Stored dataset items:
※ ※ ※
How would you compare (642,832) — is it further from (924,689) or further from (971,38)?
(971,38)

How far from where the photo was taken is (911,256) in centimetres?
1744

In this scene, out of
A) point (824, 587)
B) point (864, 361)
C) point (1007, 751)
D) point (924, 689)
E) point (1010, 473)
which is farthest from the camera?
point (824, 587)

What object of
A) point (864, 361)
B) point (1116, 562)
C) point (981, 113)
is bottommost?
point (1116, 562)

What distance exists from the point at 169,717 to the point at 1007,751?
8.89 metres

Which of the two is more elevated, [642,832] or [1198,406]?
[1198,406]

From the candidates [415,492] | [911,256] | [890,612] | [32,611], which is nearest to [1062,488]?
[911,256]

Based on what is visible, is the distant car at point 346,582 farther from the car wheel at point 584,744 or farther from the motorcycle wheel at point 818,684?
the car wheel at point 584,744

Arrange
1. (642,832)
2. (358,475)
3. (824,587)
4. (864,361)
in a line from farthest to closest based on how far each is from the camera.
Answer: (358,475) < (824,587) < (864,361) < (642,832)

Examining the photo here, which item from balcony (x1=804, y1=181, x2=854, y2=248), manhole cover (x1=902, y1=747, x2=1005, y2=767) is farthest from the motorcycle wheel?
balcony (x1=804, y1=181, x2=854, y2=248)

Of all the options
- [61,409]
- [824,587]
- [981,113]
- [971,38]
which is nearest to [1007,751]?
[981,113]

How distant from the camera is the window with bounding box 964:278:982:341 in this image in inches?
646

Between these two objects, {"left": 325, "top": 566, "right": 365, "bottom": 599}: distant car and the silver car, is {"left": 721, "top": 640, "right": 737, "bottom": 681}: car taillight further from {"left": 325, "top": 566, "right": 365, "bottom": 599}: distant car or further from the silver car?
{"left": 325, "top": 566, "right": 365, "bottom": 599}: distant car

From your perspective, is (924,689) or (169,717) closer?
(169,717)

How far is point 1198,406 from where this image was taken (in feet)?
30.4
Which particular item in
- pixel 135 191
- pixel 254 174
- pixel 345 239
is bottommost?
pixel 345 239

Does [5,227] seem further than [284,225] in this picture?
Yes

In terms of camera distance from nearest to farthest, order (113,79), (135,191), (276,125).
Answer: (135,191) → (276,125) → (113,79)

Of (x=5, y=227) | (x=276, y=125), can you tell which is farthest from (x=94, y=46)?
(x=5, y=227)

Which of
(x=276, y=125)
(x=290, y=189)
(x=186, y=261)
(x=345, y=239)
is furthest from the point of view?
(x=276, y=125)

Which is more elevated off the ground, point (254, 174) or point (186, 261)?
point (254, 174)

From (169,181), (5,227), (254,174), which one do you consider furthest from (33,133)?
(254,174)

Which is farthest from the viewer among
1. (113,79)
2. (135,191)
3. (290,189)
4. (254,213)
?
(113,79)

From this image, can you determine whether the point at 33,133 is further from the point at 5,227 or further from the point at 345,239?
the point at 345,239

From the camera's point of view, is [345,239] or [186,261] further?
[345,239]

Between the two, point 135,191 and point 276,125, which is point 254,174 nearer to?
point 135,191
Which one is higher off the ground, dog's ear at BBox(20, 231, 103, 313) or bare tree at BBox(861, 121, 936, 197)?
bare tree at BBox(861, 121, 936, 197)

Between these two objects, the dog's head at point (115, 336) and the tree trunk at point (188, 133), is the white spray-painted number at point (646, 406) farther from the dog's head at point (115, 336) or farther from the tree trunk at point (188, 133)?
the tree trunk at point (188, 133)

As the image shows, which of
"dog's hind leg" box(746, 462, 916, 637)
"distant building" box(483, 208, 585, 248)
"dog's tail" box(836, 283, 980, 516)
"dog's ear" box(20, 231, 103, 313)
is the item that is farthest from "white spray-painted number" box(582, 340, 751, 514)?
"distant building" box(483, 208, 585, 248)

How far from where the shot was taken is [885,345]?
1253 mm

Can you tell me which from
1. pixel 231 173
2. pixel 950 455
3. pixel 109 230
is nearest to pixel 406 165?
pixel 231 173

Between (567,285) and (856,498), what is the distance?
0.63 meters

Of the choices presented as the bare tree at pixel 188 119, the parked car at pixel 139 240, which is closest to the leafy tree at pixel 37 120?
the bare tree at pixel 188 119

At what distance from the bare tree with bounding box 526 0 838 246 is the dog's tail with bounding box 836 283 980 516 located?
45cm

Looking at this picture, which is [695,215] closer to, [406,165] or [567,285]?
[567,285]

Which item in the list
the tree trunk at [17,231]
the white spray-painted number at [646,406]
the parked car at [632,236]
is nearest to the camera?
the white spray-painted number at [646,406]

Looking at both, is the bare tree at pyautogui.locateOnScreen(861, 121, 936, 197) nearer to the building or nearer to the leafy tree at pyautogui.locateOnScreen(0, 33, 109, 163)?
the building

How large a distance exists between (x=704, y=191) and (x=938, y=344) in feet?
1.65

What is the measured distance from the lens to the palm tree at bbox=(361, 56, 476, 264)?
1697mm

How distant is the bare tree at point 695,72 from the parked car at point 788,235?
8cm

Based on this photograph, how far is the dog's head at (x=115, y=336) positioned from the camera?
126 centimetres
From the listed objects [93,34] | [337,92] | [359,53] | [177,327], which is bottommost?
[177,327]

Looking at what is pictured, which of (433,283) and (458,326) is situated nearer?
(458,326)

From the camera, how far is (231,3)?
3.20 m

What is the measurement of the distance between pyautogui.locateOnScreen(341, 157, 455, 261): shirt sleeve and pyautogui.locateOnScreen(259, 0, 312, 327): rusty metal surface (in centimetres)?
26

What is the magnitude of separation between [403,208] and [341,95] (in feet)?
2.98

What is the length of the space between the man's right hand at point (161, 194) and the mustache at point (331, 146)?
※ ※ ※
◆ Do this: Rewrite the stretch from the line containing "How large a" through the end of the records, keeping the requests unchanged and offsetting every number in the answers, both distances and coordinates, by -65.

◆ Expected answer:
How large a distance exists between (x=704, y=191) and (x=938, y=344) in feet?
-63.35

What is the measured distance from the lens to the palm tree at bbox=(361, 56, 476, 264)?
1632mm

How distant is the bare tree at point 695,72 from the parked car at point 788,235?
-57cm

Based on this photograph, how far is the dog's head at (x=115, y=336) positioned from the camera?
61 centimetres
From the listed objects [93,34] | [337,92] | [359,53] | [177,327], which is bottommost?
[112,262]

Looking at what is pictured, which of (433,283) and (458,326) is situated nearer?
(393,261)

From the camera, how far is (231,3)?
-61.80 m

What is the measurement of the distance between pyautogui.locateOnScreen(341, 157, 455, 261): shirt sleeve and pyautogui.locateOnScreen(259, 0, 312, 327): rusty metal surface (in centimetres)?
-39

What is the magnitude of separation between [403,208] and [341,95] (in feet)?
-62.02

What is the length of the space between the man's right hand at point (161, 194) and the mustache at point (331, 146)?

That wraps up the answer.